More and more farms, food purveyors, and online health advice dispensers are promoting nutrient dense foods. This sounds pretty good - after all, you don’t want to be stuck eating stuff that’s going to cause deficiencies. Think how sickly and weak you felt the last time you went a couple days without getting enough molybdenum or pantothenic acid!
My extremely amateur google-sleuthing suggests that the term nutrient dense food originated in the mainstream nutrition world. In this context it is defined as a food that is high in trace minerals, antioxidants, and other theoretically healthy substances, and relatively low in calories. The pedant in me (which is my best self) has to point out that calories are an absolutely critical nutrient - if you had to pick just one to survive on, candy would get you a lot further than kale. But I can see how, in a country in which relatively few people lack adequate calories, focusing on the nutrients more likely to be lacking makes sense.
Direct marketing farmers and diet gurus have a broader range of meaning when they use the phrase. Some items - broth and organ meats - hew close to the standard definition.
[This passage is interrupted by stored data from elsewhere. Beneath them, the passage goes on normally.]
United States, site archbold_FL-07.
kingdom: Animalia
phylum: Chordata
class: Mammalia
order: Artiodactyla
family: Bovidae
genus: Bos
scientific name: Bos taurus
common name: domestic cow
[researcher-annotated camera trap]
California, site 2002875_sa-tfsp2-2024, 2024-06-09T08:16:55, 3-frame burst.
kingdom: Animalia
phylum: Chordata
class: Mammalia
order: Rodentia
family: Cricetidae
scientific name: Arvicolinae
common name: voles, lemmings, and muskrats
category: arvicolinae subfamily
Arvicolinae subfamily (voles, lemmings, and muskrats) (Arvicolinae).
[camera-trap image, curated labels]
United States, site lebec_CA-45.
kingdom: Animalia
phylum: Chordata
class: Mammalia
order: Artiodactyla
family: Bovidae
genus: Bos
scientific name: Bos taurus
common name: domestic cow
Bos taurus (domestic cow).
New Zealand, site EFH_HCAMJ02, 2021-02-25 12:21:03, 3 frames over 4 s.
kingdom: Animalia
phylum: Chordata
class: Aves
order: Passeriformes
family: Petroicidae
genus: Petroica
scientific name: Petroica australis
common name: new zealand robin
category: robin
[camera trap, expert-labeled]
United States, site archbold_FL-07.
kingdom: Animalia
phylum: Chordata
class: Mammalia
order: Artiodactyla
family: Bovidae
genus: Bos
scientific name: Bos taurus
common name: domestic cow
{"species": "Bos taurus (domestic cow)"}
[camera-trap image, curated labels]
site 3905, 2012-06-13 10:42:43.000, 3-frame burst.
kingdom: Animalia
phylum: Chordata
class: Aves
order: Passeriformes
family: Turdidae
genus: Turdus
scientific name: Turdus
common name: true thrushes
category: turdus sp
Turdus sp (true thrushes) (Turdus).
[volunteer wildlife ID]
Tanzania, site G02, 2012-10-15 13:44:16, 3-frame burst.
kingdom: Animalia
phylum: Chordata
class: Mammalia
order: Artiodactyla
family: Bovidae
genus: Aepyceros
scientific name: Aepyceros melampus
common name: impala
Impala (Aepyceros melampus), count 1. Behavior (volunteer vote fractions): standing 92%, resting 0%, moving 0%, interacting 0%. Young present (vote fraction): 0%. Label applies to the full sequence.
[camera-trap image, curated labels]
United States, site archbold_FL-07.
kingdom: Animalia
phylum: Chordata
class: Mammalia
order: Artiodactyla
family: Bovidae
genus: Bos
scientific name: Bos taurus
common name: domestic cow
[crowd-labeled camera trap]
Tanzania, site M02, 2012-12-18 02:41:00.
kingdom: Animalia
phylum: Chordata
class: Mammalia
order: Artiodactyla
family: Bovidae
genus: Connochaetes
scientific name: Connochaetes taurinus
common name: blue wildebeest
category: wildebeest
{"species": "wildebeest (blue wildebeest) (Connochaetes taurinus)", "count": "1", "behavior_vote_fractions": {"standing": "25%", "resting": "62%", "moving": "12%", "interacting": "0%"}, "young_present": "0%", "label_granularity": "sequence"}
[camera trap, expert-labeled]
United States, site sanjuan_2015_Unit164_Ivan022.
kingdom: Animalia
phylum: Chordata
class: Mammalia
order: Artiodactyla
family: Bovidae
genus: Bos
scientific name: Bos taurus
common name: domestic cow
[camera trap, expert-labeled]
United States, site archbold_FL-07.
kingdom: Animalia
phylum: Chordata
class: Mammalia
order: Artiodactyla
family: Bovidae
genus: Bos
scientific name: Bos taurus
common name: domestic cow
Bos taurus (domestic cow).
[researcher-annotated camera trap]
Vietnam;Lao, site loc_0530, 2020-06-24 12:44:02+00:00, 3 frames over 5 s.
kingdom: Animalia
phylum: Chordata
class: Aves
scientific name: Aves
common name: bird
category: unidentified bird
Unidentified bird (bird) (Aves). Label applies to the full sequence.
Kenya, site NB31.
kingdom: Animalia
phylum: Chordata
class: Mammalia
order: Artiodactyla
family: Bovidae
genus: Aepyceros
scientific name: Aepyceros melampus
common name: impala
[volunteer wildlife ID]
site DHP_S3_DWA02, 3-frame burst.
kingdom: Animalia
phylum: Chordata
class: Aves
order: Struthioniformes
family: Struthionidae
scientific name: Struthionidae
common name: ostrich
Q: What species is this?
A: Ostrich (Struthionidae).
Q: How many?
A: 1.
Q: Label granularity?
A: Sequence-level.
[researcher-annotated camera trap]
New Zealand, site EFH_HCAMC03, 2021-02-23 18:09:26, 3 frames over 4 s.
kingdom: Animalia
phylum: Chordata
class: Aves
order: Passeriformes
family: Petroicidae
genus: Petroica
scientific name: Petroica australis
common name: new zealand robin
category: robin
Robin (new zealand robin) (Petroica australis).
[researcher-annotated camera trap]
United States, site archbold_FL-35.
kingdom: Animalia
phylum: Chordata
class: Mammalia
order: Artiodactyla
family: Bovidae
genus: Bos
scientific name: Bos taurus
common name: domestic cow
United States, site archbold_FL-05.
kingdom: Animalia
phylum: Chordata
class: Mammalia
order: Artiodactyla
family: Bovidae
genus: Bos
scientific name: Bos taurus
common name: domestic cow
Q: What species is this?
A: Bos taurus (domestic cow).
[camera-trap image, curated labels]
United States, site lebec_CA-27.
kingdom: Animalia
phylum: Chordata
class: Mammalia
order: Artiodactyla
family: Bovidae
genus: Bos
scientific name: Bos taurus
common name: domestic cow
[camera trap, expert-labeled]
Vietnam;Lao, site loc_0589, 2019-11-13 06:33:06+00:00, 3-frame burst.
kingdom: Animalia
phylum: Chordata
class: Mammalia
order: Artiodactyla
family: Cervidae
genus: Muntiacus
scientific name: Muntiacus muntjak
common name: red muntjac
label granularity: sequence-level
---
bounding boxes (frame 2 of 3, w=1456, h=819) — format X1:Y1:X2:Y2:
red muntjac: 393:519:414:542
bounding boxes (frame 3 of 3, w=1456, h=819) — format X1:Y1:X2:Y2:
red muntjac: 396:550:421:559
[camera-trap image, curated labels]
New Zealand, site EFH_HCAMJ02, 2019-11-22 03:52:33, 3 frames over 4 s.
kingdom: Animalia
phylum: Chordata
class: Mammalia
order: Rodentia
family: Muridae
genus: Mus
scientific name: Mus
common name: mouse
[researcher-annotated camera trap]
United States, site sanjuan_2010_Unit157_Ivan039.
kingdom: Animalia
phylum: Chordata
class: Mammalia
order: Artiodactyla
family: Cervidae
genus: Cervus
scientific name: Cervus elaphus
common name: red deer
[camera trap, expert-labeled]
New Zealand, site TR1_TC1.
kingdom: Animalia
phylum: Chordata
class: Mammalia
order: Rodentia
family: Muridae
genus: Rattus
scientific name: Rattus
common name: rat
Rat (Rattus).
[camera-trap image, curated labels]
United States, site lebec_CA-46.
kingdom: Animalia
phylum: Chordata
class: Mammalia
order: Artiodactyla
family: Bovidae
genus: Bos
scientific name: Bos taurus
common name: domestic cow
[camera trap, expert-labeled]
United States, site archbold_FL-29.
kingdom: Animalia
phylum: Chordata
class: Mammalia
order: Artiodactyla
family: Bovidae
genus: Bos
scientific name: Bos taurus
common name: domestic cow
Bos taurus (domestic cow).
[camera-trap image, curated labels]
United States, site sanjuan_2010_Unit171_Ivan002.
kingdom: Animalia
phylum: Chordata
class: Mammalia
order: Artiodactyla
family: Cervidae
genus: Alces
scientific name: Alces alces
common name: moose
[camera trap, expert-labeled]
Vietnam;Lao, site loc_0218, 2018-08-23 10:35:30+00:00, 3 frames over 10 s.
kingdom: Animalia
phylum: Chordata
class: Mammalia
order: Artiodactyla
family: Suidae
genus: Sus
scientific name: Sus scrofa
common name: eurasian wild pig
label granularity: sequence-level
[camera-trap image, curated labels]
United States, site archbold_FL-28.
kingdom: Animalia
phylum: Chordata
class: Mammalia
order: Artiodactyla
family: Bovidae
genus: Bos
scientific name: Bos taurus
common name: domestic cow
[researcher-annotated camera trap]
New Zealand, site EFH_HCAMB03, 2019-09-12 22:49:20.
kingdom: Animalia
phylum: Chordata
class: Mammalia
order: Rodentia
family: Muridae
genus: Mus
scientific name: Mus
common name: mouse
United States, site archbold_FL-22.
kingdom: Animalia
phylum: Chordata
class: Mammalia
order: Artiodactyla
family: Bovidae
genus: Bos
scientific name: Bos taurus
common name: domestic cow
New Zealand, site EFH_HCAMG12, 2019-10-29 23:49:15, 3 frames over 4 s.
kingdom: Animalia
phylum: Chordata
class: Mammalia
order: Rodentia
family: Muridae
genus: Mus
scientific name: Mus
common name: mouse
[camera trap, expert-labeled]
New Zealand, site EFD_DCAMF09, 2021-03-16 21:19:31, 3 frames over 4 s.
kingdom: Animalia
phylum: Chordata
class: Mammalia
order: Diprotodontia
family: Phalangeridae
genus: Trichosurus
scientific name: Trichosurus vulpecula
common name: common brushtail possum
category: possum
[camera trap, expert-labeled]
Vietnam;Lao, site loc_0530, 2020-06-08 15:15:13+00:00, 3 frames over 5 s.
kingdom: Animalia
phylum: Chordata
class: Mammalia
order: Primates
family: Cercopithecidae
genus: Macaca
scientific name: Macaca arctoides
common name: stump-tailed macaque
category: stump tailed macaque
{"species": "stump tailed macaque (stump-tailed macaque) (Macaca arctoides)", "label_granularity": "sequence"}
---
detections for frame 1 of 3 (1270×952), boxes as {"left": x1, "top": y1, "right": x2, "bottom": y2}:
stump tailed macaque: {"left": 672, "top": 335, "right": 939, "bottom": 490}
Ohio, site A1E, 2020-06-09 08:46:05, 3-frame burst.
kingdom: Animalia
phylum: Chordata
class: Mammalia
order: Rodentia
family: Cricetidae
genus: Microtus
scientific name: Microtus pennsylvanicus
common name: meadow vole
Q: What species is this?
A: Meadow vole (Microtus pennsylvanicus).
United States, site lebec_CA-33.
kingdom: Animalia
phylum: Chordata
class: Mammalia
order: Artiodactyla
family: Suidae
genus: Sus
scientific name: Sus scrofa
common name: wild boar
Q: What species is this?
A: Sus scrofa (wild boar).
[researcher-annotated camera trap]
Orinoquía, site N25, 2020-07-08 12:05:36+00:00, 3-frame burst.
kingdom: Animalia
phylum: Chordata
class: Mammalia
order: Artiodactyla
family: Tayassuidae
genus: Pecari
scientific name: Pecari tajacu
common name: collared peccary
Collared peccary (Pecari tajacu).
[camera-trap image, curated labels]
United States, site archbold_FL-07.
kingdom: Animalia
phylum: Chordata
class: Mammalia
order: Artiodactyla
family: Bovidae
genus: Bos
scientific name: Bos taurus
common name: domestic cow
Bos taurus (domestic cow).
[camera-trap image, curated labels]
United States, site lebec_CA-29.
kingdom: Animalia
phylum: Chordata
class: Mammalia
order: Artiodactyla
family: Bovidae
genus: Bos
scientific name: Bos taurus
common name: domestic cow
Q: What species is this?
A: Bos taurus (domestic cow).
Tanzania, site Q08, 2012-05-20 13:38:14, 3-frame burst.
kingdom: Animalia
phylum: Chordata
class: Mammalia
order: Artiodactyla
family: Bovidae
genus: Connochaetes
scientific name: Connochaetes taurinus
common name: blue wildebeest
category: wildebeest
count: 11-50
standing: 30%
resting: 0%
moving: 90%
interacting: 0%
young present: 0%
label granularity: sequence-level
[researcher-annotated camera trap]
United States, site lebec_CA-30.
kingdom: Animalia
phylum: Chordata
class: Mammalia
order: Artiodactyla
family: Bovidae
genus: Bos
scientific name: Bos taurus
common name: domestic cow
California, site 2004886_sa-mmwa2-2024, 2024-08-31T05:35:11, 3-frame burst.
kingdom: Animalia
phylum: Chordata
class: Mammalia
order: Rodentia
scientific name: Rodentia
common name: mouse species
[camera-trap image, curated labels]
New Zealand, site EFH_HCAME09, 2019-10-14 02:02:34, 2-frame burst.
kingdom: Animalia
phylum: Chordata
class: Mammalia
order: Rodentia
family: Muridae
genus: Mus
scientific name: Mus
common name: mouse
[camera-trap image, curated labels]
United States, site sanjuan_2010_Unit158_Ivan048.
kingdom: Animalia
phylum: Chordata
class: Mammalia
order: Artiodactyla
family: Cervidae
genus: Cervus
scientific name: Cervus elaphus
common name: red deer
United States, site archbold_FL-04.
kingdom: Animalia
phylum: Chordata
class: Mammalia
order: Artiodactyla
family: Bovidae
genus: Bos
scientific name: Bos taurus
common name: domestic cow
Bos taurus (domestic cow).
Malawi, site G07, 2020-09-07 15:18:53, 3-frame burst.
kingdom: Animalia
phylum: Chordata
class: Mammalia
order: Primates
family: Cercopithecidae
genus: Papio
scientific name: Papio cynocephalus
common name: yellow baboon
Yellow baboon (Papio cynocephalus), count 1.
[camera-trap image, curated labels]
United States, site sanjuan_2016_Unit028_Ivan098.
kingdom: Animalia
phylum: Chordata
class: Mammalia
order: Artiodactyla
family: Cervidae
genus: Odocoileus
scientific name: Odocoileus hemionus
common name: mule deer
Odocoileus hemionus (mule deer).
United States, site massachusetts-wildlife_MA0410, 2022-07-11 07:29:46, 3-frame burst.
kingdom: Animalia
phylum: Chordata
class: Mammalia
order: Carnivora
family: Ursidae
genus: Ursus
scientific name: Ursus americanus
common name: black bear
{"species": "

Full fat grass-fed dairy, with its higher calorie count, probably doesn’t. Then there’s the idea that practices which promote soil health will translate to more nutritious foods.
There’s good evidence that this is true in some cases. Pastured livestock definitely have a healthier balance of fats than those raised in factory conditions. But the relationship between soil and the nutritional content is not as clear as intuition says it should be. Some studies suggest that chemical fertilizers are more effective than compost at increasing nutrient density in vegetables, for example. The study described in that article has some major flaws, but it does point out how complicated the issue is.
So what would be a sensible way to use the term nutrient dense? One would be to just accept it as it was initially defined. But this would do nothing to distinguish a bunch of fresh, farmstand kale from one that was shipped across the country and thus has about as much flavor as the cardboard box it came in; if all lettuce is nutrient dense, then it is simply another way of saying lettuce is healthy. An alternative would be to establish a suite of practices, from soil amendment to varietal of vegetable or management of livestock, that would consistently produce a given food with high levels of the appropriate nutrients. Better yet would be the ready availability of some sort of easy and cheap testing device that could analyze nutrient content.
At any rate, nutrient dense food is clearly in the mix with regenerative agriculture and beyond organic as a signifier of agricultural virtuousness. Any of these could come to mean something more definite, with standards and labels and paperwork. I’ll watch with interest in the coming years to see if nutrient values are established for specific foods and how those relate to particular agricultural techniques. Until then I’ll keep using practices that promote soil and animal health on the assumption that these will translate to human health. And when I see someone marketing food as nutrient dense, I’ll be sure to ask them what they mean by it.